● PROBLEM DETAILS:
Copy the piece on Renewables Obligation subsidies word for word, from the first line to the last.

From NOT A LOT OF PEOPLE KNOW THAT
By Paul Homewood
The cost of Renewables Obligation subsidies has now topped £100 billion, according to Government statistics recently released.
Subsidy payments are increased in line with RPI every year, but at 2025 prices the bill since 2010 has now risen to £101.2 billion. Last year alone, renewable generators received subsidies of £7.7 billion. Two thirds go to wind and solar farms, which we are told are the cheapest forms of energy.
https://www.gov.uk/government/statistics/energy-trends-section-6-renewables
Until last month, all these subsidies were paid for through our electricity bills. (From April 2026, some of the cost is now being funded out of general taxation – but either way, we still have to pay!).
Bear in mind that, in addition to these subsidies, renewable generators also sell their electricity on the market. Effectively we are paying twice for the power they produce.
The Renewables Obligation Scheme (RO) covers renewable generators built before 2017, when the scheme was replaced for new generators by the Contracts for Difference subsidy. The scheme lasts for twenty years for each generator, so we will continue to pay billions out for many years to come.
Every year Ofgem sets a target for licensed electricity suppliers. Suppliers must source a certain proportion of the electricity they supply to customers from renewable sources, expressed as a number of Renewables Obligation Certificates (ROCs) per megawatt-hour (MWh) supplied.
In turn, wind farms and other renewable generators, accredited under RO are awarded ROCs. Suppliers can either buy these from the generators or pay into OFGEM’s “Buy Out Fund”, at a fixed price set at the start of the year and increased each year in line with RPI. (From April 2026, CPI is used instead). Effectively then, OFGEM sets the market price for ROCs.

● RECORDS:
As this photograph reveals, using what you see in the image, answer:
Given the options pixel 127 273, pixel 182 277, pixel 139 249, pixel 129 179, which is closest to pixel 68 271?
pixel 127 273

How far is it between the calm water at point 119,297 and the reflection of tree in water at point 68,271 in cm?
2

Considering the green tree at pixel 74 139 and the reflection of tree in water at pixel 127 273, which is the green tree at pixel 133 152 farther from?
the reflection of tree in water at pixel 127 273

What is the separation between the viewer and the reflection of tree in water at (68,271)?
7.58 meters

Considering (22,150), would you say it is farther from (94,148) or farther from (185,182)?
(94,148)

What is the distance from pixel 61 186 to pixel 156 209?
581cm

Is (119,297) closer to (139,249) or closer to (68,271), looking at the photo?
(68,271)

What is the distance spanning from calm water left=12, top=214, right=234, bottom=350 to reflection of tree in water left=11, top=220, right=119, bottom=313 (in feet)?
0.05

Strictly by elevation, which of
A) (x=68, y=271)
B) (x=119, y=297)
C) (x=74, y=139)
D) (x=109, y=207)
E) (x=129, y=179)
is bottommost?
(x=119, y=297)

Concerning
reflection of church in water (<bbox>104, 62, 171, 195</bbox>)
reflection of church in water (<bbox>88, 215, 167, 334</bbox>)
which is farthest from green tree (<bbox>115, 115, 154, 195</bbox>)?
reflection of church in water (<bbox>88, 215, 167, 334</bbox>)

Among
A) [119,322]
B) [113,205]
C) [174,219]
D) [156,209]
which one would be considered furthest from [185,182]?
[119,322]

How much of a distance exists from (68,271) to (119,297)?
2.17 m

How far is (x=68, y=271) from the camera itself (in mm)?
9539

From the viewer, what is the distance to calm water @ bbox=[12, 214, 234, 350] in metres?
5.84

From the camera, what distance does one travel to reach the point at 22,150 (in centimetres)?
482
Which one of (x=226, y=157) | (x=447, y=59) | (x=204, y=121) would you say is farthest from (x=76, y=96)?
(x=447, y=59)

● IN RESPONSE:
From NOT A LOT OF PEOPLE KNOW THAT
By Paul Homewood
The cost of Renewables Obligation subsidies has now topped £100 billion, according to Government statistics recently released.
Subsidy payments are increased in line with RPI every year, but at 2025 prices the bill since 2010 has now risen to £101.2 billion. Last year alone, renewable generators received subsidies of £7.7 billion. Two thirds go to wind and solar farms, which we are told are the cheapest forms of energy.
https://www.gov.uk/government/statistics/energy-trends-section-6-renewables
Until last month, all these subsidies were paid for through our electricity bills. (From April 2026, some of the cost is now being funded out of general taxation – but either way, we still have to pay!).
Bear in mind that, in addition to these subsidies, renewable generators also sell their electricity on the market. Effectively we are paying twice for the power they produce.
The Renewables Obligation Scheme (RO) covers renewable generators built before 2017, when the scheme was replaced for new generators by the Contracts for Difference subsidy. The scheme lasts for twenty years for each generator, so we will continue to pay billions out for many years to come.
Every year Ofgem sets a target for licensed electricity suppliers. Suppliers must source a certain proportion of the electricity they supply to customers from renewable sources, expressed as a number of Renewables Obligation Certificates (ROCs) per megawatt-hour (MWh) supplied.
In turn, wind farms and other renewable generators, accredited under RO are awarded ROCs. Suppliers can either buy these from the generators or pay into OFGEM’s “Buy Out Fund”, at a fixed price set at the start of the year and increased each year in line with RPI. (From April 2026, CPI is used instead). Effectively then, OFGEM sets the market price for ROCs.